Tokenized assets trading 24/7 will follow the same pattern in the early days. Limited liquidity plus institutional sophistication is a well-worn formula that ends badly for retail. This isn’t a reason to oppose tokenization. But let’s be honest about who benefits first; its the professional desks.
So why am I still excited about tokenization after 8 years in the digital assets industry?
The real value is self-custodied collateral
The genuinely transformative use case for tokenized assets isn’t when you can trade them; it’s what you can do with them when you’re not trading.
The world runs on leverage. Always has. Leverage allows professional risk managers to beat their peers and gather more assets. Leverage allows young families to purchase a home. Leverage exacerbates anything. And leverage requires collateral. Right now, posting collateral is slow, expensive, and limited to a narrow set of recognized assets. Tokenization changes that. Any asset (a slice of real estate, a private credit position, a commodities contract) can become collateral that moves instantly, programmatically, across any lending relationship. This is especially true of natively digital assets that already have liquidity (BTC, ETH, SOL, stables), or those that are less liquid but have trusted oracles for pricing.

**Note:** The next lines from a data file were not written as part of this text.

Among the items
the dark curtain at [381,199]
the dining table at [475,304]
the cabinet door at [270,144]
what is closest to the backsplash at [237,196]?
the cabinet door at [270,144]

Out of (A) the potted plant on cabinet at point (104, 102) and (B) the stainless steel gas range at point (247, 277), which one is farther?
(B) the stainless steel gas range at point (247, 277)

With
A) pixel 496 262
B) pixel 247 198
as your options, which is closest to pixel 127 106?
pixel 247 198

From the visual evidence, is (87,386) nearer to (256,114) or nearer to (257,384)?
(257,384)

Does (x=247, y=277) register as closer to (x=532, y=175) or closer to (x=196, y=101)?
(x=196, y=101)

Traditional lending, structured finance, volatile-market margin facilities, cross-border financing structures, etc. All of these become fundamentally more efficient when the collateral underlying them is tokenized. And beyond what we can model today, the use cases for programmable collateral that haven’t been invented yet are arguably the bigger opportunity. This is what keeps me going.

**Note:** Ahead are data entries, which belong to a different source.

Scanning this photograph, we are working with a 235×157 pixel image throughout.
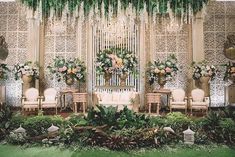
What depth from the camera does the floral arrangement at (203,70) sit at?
1111 centimetres

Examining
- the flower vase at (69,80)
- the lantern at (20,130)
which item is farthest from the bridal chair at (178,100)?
the lantern at (20,130)

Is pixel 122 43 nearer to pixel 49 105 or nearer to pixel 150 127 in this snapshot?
pixel 49 105

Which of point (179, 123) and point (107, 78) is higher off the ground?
point (107, 78)

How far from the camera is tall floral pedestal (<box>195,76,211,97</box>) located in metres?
11.3

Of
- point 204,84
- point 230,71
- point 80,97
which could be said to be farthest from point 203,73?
point 80,97

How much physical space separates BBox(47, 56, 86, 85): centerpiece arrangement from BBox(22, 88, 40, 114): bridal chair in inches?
39.3

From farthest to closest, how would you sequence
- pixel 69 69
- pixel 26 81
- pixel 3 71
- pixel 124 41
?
pixel 124 41 < pixel 3 71 < pixel 26 81 < pixel 69 69

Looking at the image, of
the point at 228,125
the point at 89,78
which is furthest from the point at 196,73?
the point at 228,125

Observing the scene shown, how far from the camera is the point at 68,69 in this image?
11.4 metres

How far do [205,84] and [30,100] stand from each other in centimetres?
538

To Self-Custody, or Not To Self-Custody. That is the Question
Running alongside all of this is a debate that won’t be settled quickly: self-custody versus regulated, insured institutional custody.
Both have merit. Self-custody gives individuals and organizations direct control of their assets and adheres to the early cypherpunk worldview; no intermediary, no counterparty risk, no permission required. Institutional custody offers insurance, compliance infrastructure, and recourse when things go wrong. The right answer isn’t one or the other; it’s having the genuine ability to choose.
As the technology matures, that choice will become more accessible. We’ll see more individuals, companies, and autonomous agents holding tokenized assets directly. The friction that currently pushes most people toward custodied solutions will fall. When it does, the implications for how assets are held, moved, and used as collateral will be significant.
The bottom line
Tokenization is a real structural shift. The technology is in place, the regulations are catching up. But the benefits being marketed most loudly today are the least interesting ones. The durable value is in what happens when every asset can serve as programmable collateral, and when custody of those assets is genuinely a choice, not a constraint.